#### REQUIRED ACTION 1
Rewrite the passage of the op-ed on Ontario's family doctor shortage that begins at the words "The number of family physicians" and stops after "and complex care.", putting "specialized areas" in place of "niche areas".
#### REQUIRED ACTION 2
Write the next part of the op-ed on Ontario's family doctor shortage, picking up after its final paragraph.

#### GIVEN PASSAGE

______________________________

Ontario’s family doctor crisis: Here is what the auditor general’s report got wrong
- Iris Gorfinkel

- Dec 6, 2025
- 2 min read

Dec. 5, 2025
By Iris Gorfinkel, Contributor
Iris Gorfinkel is a family physician and clinical researcher in Toronto.

The auditor general’s latest report on primary care focuses on how many people cannot get attached to a family doctor, but it fails to recognize that the number of family doctors per person has actually grown. That’s a crucial omission.
Shelley Spence’s report glosses over the main reason why one-in-four Ontarians will have no family doctor by 2026. No, it’s not because of a gap in provincial coordination. Nor is it because of a lack of training spots in family medicine. The real problem? Family doctors providing comprehensive care are leaving in droves.
The number of family physicians per capita has actually outpaced Ontario’s population growth. But there’s been a slow drain because one-in-five practice in niche areas, such as pain medicine or hospital care. They’re doing this in search of higher pay, lower overhead costs, and better working hours. It’s a logical response to a system that rewards volume and quick visits over longer-term relationships and complex care.
But rather than focus on these basic points, the auditor general’s report fixates on planning failures. To be clear, it’s not a lack of training spots that leaves an estimated 4.4 million Ontarians without a family doctor in 2026. It’s because providing cradle-to-grave care is physically, emotionally and financially exhausting.

______________________________

#### GIVEN INFORMATION
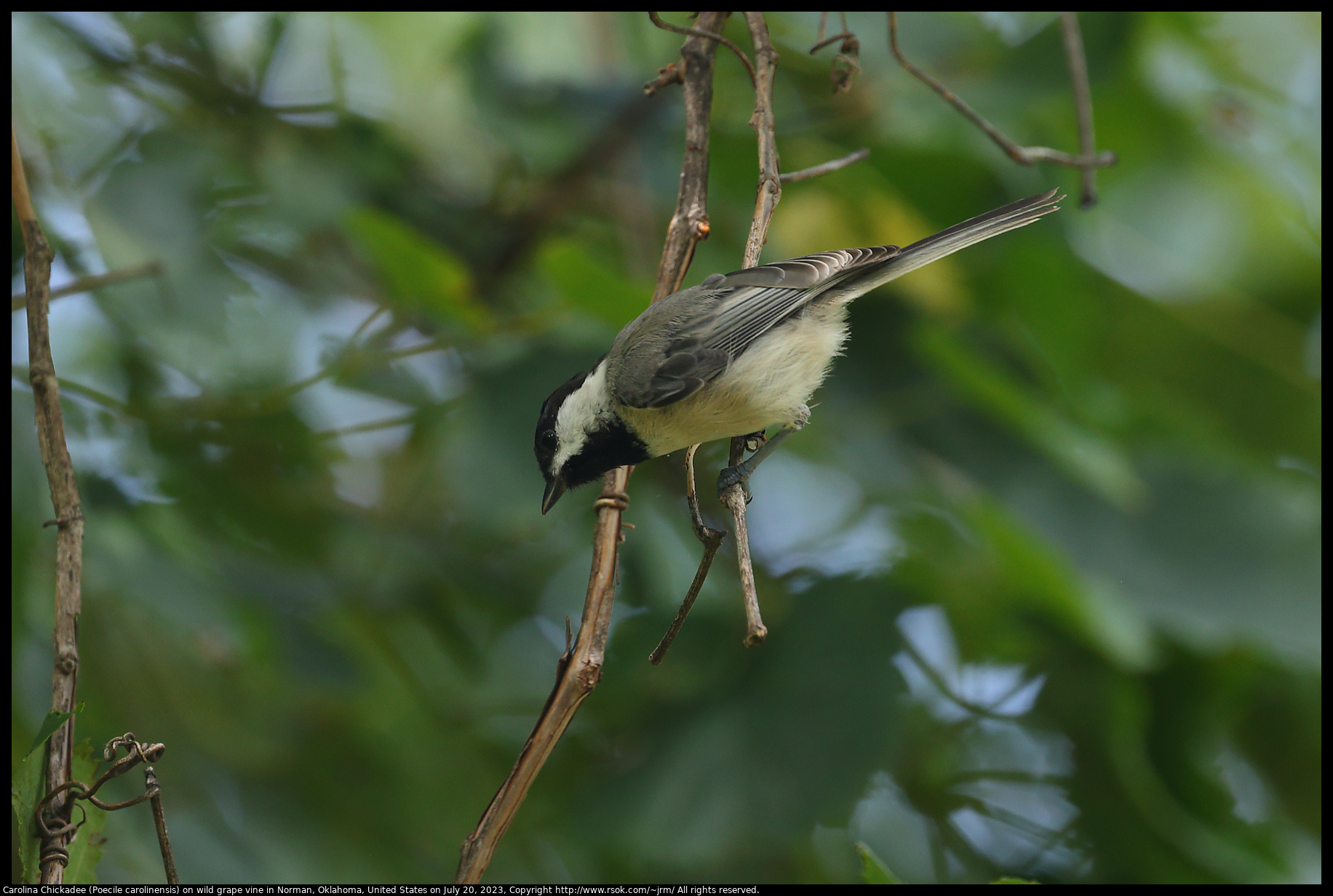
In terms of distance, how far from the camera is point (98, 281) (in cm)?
269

______________________________

#### ANSWER SPACE 1
The number of family physicians per capita has actually outpaced Ontario’s population growth. But there’s been a slow drain because one-in-five practice in specialized areas, such as pain medicine or hospital care. They’re doing this in search of higher pay, lower overhead costs, and better working hours. It’s a logical response to a system that rewards volume and quick visits over longer-term relationships and complex care.

#### ANSWER SPACE 2
Most GP offices run like small businesses. Doctors are financially on the hook for the lease, supplies, staff, payroll and other office needs. There’s no paid sickness, vacation, disability or retirement. When away on holidays, responsibilities remain — including for patients, office overhead and employee payroll.
One study found a family doctor would need a 27-hour day to provide all recommended preventive care, chronic and acute care, documentation and reviewing results. It’s impossible to do it all without the assistance of a health-care team, but that’s Step Two. Step One is having enough family doctors willing to provide comprehensive care.
Expanding training spots doesn’t guarantee they’ll go on to provide comprehensive care. The supply of family physicians per 100,000 people has increased faster than population growth over the past decade, yet the share of family doctors offering cradle-to-grave care dropped from 77 per cent in 2008 to 65 per cent in 2022.
The problem has never been too few family doctors, but not enough who are willing to look after patients across their lifespan.
Ontario should stop fixating on the total number of GPs and start measuring the number of comprehensive family doctors per 100,000 residents.